Its a small offsite server that has a few containers on it. I have two containers that I have to get a few files backed up from, after that I can scrub the whole system and be OK with that.

We are using the default setup, I believe lxcfs. We have a singular “local.img” in “/var/snap/lxd/common/lxd/disks”.

Ok, can you get zfs list -t all? You may need to install zfsutils-linux if you don’t have it already installed.

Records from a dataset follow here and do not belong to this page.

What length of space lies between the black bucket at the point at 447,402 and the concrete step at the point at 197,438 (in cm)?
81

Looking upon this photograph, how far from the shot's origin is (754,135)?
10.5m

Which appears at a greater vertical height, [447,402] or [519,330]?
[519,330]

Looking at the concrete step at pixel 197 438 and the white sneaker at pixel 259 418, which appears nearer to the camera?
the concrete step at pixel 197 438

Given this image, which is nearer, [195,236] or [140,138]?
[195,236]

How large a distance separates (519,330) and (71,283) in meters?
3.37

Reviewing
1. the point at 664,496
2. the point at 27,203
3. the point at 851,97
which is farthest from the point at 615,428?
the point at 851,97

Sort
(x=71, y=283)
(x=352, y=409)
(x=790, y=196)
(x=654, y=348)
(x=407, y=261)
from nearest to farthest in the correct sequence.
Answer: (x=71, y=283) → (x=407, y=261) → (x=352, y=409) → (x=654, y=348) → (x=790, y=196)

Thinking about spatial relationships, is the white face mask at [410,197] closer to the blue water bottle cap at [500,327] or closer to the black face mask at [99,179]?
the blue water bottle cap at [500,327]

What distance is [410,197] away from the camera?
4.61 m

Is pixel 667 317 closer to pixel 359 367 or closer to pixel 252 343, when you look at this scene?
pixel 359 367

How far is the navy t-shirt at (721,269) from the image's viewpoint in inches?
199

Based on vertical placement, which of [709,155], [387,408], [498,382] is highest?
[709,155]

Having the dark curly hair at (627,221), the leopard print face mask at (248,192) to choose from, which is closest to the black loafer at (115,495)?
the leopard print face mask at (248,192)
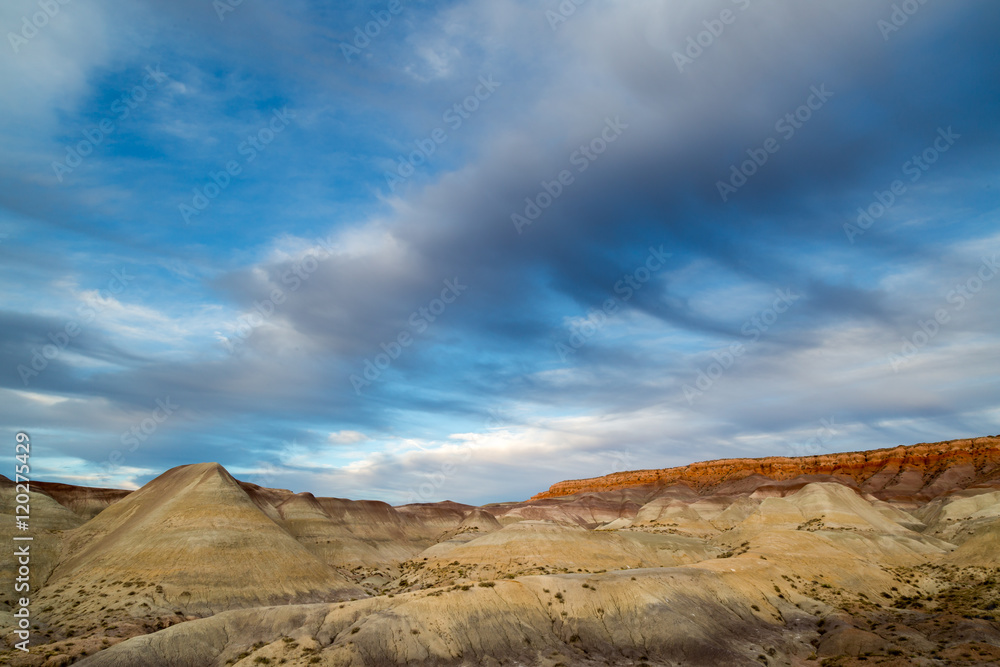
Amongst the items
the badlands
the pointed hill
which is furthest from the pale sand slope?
the pointed hill

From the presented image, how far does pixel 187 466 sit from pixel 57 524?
1858 cm

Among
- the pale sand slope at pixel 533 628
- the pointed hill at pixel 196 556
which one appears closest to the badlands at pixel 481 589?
the pale sand slope at pixel 533 628

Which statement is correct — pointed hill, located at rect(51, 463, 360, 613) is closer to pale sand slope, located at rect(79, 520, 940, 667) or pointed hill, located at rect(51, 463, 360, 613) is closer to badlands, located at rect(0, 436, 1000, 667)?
badlands, located at rect(0, 436, 1000, 667)

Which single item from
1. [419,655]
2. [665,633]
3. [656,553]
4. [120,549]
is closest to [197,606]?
[120,549]

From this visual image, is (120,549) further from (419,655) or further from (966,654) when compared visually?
(966,654)

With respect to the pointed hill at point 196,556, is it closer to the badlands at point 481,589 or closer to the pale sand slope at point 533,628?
the badlands at point 481,589

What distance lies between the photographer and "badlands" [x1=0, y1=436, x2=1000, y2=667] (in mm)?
44625

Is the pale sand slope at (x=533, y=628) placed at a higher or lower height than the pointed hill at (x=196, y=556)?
lower

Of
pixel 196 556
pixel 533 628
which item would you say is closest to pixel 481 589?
pixel 533 628

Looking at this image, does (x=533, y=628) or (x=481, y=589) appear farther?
(x=481, y=589)

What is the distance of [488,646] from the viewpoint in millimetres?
45188

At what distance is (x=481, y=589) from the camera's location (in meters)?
50.3

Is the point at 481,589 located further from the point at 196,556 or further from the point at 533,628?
the point at 196,556

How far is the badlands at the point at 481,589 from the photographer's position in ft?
146
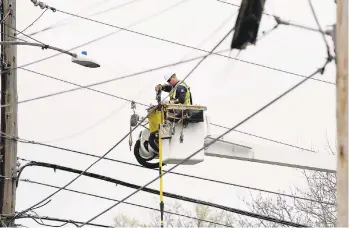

wyatt@cmp4rpp-h1:/var/snap/lxd/common$ zfs list -t all
no datasets available

Ok, you’ll need to run sudo zpool import -d /var/snap/lxd/common/lxd/disks -a which should then have sudo zfs list -t all show the datasets.

This is weird, no luck.

root@cmp4rpp-h1:/var/snap/lxd/common# zpool import -d /var/snap/lxd/common/lxd/disks -a
no pools available to import

root@cmp4rpp-h1:/var/snap/lxd/common/lxd/disks# ls -lsa
total 32180508
       4 drwx------  2 root root           4096 Feb 29 17:56 .
       4 drwx--x--x 18 lxd  nogroup        4096 Jul  2 10:14 ..
32180500 -rw-------  1 root root    80000000000 Jul  1 20:14 local.img

A bit weird indeed. Can you show sudo zdb -l /var/snap/lxd/common/lxd/disks/local.img?

root@cmp4rpp-h1:/var/snap/lxd/common/lxd/disks# sudo zdb -l /var/snap/lxd/common/lxd/disks/local.img
failed to unpack label 0
failed to unpack label 1
failed to unpack label 2
failed to unpack label 3

That doesn’t look like zfs… Can you show sudo file /var/snap/lxd/common/lxd/disks/local.img?